⟨
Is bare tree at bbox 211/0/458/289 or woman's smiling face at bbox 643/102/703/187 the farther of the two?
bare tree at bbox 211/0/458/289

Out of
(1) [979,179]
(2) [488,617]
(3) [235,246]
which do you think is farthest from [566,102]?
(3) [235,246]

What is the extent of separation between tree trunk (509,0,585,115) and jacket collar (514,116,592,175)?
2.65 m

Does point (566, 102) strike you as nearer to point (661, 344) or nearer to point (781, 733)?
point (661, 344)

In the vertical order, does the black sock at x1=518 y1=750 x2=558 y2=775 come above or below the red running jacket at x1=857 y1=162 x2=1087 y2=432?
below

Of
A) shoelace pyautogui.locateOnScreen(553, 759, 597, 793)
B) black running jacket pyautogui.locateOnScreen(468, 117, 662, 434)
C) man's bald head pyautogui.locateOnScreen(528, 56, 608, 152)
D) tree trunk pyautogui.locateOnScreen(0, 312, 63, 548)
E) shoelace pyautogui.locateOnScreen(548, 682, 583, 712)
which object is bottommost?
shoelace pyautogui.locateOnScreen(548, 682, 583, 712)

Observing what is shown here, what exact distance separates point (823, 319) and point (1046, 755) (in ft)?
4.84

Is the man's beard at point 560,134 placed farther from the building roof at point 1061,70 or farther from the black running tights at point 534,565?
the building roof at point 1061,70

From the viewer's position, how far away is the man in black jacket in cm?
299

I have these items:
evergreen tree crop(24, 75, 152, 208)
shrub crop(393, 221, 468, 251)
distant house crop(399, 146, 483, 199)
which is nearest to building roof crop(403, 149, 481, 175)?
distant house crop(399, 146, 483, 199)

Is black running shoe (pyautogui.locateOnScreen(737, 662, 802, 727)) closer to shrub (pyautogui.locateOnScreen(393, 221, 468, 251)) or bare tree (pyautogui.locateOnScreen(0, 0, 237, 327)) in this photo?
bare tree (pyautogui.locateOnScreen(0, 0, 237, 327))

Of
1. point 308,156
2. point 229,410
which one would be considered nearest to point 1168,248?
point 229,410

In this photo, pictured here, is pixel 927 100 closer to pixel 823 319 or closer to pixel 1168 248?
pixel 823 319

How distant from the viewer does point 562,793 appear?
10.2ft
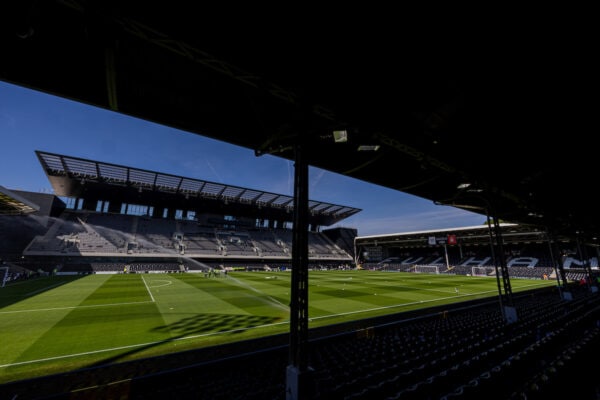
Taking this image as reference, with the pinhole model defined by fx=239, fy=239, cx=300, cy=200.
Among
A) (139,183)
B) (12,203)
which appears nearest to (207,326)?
(12,203)

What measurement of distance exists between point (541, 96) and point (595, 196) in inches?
403

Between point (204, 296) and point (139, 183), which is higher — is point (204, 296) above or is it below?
below

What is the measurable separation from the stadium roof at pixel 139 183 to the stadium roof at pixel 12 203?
8401 mm

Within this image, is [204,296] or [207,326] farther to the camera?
[204,296]

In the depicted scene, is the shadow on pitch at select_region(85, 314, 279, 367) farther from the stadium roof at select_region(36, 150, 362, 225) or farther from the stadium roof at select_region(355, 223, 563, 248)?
the stadium roof at select_region(355, 223, 563, 248)

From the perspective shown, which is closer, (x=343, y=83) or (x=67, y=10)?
(x=67, y=10)

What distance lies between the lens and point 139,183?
128 feet

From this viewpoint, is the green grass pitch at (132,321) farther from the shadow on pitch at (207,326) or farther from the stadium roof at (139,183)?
the stadium roof at (139,183)

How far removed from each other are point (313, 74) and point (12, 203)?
1190 inches

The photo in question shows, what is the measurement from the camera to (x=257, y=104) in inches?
175

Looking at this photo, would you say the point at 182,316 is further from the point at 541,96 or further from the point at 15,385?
the point at 541,96

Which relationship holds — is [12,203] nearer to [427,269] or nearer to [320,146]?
[320,146]

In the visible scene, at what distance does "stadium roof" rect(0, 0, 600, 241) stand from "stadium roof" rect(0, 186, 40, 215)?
22.4 metres

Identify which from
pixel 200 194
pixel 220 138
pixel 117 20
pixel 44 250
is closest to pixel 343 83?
pixel 220 138
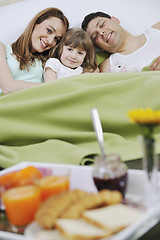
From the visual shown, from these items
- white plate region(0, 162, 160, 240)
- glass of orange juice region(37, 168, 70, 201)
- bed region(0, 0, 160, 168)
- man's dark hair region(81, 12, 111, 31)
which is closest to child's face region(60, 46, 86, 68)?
man's dark hair region(81, 12, 111, 31)

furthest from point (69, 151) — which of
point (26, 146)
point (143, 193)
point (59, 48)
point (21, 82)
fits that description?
point (59, 48)

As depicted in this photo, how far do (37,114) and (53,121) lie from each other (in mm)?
66

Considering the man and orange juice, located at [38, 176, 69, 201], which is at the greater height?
orange juice, located at [38, 176, 69, 201]

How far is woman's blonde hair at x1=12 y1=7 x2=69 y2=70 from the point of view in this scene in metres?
2.20

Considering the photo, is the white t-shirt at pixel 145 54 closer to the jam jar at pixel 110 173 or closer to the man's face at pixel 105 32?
the man's face at pixel 105 32

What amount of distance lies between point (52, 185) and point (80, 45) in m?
1.75

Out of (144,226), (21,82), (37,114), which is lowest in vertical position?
(21,82)

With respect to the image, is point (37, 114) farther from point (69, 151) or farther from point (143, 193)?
point (143, 193)

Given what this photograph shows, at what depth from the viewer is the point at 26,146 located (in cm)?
107

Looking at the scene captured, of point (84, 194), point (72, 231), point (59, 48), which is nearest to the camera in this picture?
point (72, 231)

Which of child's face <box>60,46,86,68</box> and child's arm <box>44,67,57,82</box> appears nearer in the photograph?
child's arm <box>44,67,57,82</box>

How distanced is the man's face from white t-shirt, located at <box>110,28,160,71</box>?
0.09m

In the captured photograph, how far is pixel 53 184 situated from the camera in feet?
1.86

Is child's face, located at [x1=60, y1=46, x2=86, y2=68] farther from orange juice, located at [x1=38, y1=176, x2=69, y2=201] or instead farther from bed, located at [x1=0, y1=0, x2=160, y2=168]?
orange juice, located at [x1=38, y1=176, x2=69, y2=201]
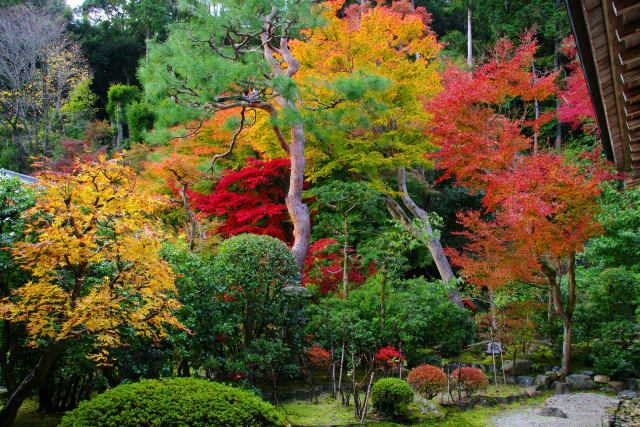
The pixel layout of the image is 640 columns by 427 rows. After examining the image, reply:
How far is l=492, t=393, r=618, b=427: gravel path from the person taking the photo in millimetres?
5258

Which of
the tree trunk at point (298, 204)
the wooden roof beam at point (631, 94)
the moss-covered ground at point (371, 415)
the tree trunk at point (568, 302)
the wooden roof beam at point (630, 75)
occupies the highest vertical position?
the tree trunk at point (298, 204)

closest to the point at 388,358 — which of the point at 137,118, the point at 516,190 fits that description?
the point at 516,190

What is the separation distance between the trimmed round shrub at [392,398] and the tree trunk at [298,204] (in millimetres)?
3578

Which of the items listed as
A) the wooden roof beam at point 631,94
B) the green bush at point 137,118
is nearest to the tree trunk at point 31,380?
the wooden roof beam at point 631,94

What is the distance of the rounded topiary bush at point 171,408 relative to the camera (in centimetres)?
296

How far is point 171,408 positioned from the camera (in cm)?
309

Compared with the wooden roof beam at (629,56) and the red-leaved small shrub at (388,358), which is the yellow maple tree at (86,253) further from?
the wooden roof beam at (629,56)

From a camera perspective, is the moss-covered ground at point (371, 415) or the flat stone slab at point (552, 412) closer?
the moss-covered ground at point (371, 415)

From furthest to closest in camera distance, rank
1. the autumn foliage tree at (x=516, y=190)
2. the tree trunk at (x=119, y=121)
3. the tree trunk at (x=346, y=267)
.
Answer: the tree trunk at (x=119, y=121)
the tree trunk at (x=346, y=267)
the autumn foliage tree at (x=516, y=190)

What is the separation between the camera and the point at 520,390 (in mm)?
6996

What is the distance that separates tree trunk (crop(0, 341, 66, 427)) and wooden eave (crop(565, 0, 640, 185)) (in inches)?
175

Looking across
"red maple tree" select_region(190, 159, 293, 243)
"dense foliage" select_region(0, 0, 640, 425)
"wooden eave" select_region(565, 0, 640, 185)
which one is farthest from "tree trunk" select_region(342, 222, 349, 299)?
"wooden eave" select_region(565, 0, 640, 185)

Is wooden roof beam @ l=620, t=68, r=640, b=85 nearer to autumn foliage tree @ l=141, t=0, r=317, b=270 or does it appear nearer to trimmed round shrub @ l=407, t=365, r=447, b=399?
trimmed round shrub @ l=407, t=365, r=447, b=399

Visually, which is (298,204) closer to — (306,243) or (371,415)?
(306,243)
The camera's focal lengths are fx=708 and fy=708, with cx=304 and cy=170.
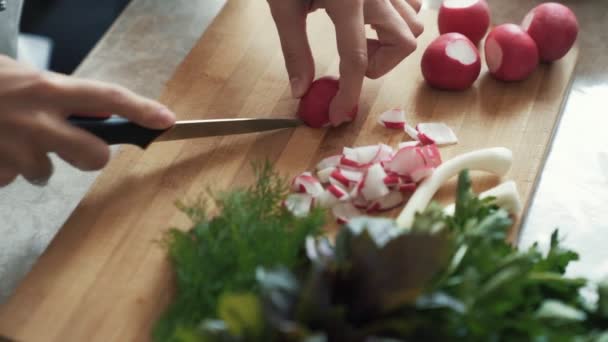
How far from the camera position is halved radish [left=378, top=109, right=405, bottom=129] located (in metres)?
1.41

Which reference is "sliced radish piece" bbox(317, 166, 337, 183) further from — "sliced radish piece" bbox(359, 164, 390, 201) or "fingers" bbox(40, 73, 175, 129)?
"fingers" bbox(40, 73, 175, 129)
⟩
• What to do: Please retype the lines from the one that contains "Is wooden roof" to the final line of the records, both included, exactly as written and without any pictures.

• Solution to the problem:
Is wooden roof beam @ l=620, t=68, r=640, b=85 nearer to autumn foliage tree @ l=141, t=0, r=317, b=270 or does it appear nearer to trimmed round shrub @ l=407, t=365, r=447, b=399?
trimmed round shrub @ l=407, t=365, r=447, b=399

Visually, which is (298,204) closer to — (306,243) or (371,415)?
(306,243)
The camera's focal lengths are fx=708 and fy=708, with cx=304 and cy=170.
How far from the camera position is halved radish [left=378, top=109, right=405, bottom=129] located (in metres)?
1.41

Which reference is "sliced radish piece" bbox(317, 166, 337, 183) further from — "sliced radish piece" bbox(359, 164, 390, 201) or "fingers" bbox(40, 73, 175, 129)?
"fingers" bbox(40, 73, 175, 129)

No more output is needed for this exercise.